Monday Market Commentary, Sept 28th, 2009: Where are Mortgage Rates Headed

by Alex Stenback on September 28, 2009

Monday Market Commentary is a weekly post on the week ahead in the mortgage market.  I’ve published this here since 2004 with one thought in mind:

Deciding when to lock your rate is not about knowing where rates are going, but about understanding the market, what has the potential to move rates and avoiding dumb risks.
Last Week: 
Mortgages last week were slightly improved, with 30 year fixed rates hovering at or around 5%, depending on the individual borrower and property level details.The big news, of course, was the Fed announcement that they will extend the deadline, but gradually phase-out the campaign to lower rates by carpet bombing the mortgage markets with billions of dollars.  I covered this in detail in a separate post Friday, but this means that rates will likely start their climb back toward 6% (or higher) in the coming months.In the short term, a weak economic outlook, saber-rattling in Iran, and the fact that the Fed will be purchasing mortgage backed bonds well into 2010 was enough to allow some minor improvement (.125%) to rates by the close on Friday.

This Week:
Now that the real estate market is giving bottoming signals, focus is shifting back to traditional/fundamental drivers of interest rates. In other words, we may start to see the return of Jobs and Inflation as a major force in moving interest rates.

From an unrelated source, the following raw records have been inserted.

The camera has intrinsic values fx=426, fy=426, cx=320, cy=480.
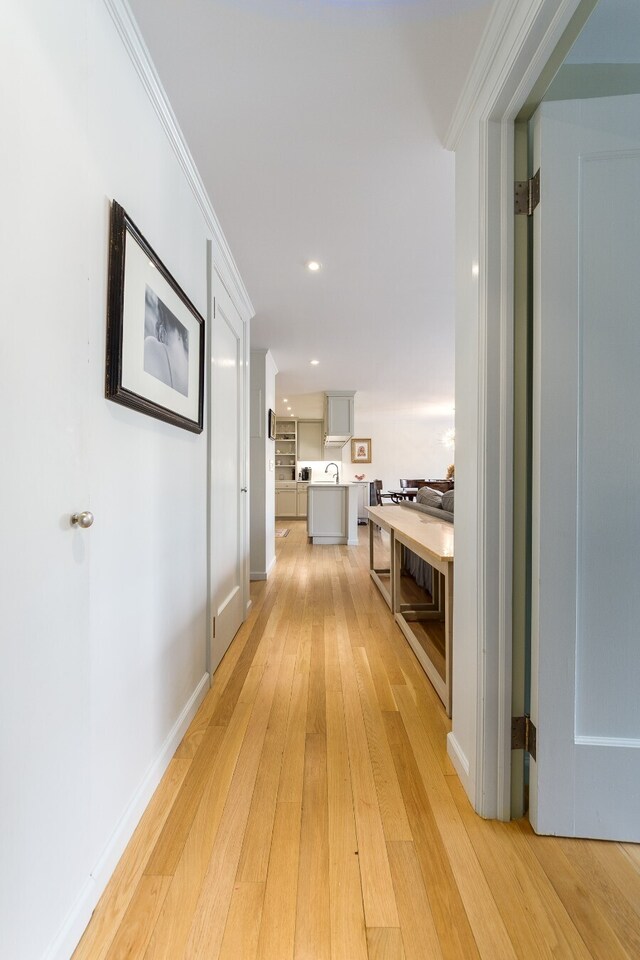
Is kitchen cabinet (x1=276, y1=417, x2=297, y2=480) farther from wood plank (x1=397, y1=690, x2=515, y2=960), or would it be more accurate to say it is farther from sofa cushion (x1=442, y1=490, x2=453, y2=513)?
wood plank (x1=397, y1=690, x2=515, y2=960)

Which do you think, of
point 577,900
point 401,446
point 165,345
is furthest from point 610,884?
point 401,446

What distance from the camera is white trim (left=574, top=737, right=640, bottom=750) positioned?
3.95ft

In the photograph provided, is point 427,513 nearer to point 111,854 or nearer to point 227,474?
point 227,474

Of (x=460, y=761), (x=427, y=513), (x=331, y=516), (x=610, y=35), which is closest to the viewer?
(x=610, y=35)

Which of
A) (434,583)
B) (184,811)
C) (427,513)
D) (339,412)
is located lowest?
(184,811)

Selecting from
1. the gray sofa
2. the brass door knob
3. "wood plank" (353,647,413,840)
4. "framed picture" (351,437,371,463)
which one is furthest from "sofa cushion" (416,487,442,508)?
"framed picture" (351,437,371,463)

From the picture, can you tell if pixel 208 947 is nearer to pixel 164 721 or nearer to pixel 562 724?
pixel 164 721

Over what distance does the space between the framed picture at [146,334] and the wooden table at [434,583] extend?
1233 millimetres

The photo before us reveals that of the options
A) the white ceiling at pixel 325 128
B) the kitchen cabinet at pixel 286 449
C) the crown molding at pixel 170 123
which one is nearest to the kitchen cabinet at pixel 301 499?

This means that Friday’s employment report will be closely watched, as will the PCE (personal consumption expenditures) component of the Personal Income and Outlays Report, which prints on Thursday at 8.30AM.  An improving employment picture or evidence of inflation will often push mortgage rates higher.

Beyond that, we also have the Chicago Purchasing Managers Index (which measures business conditions around Chicago as a proxy for national activity) and the ADP payroll report to contend with.  Chicago PMI is expected to be slightly improved, which could hurt rates.  The ADP is a notoriously unreliable “sneak preview” of the official employment report, but can move markets if it is a surprisingly strong (or weak) report, so bears watching.